# Problem details:
Reproduce the entries below from the very start through the line containing "La homonimia que asigna Hacienda.", including that line, and omit the pictures from your answer.

# Exercise materials:

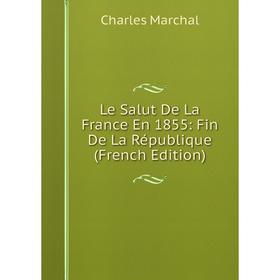 Книга Le Salut De La France En 1855: Fin De La République
Книга Le Salut De La France En 1855: Fin De La République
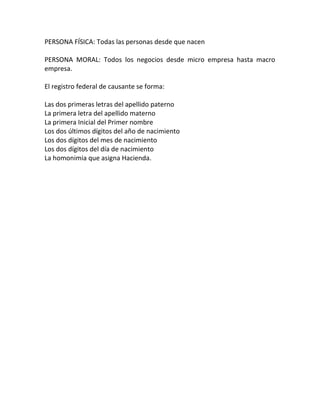 PERSONA FÍSICA: Todas las personas desde que nacen
PERSONA MORAL: Todos los negocios desde micro empresa hasta macro
empresa.
El registro federal de causante se forma:
Las dos primeras letras del apellido paterno
La primera letra del apellido materno
La primera Inicial del Primer nombre
Los dos últimos dígitos del año de nacimiento
Los dos dígitos del mes de nacimiento
Los dos dígitos del día de nacimiento
La homonimia que asigna Hacienda.
 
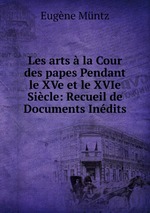 Les arts  la Cour des papes Pendant le XVe et le XVIe Sicle: Recueil de Documents Indits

# Solution to this task:
 Книга Le Salut De La France En 1855: Fin De La République
Книга Le Salut De La France En 1855: Fin De La République
 PERSONA FÍSICA: Todas las personas desde que nacen
PERSONA MORAL: Todos los negocios desde micro empresa hasta macro
empresa.
El registro federal de causante se forma:
Las dos primeras letras del apellido paterno
La primera letra del apellido materno
La primera Inicial del Primer nombre
Los dos últimos dígitos del año de nacimiento
Los dos dígitos del mes de nacimiento
Los dos dígitos del día de nacimiento
La homonimia que asigna Hacienda.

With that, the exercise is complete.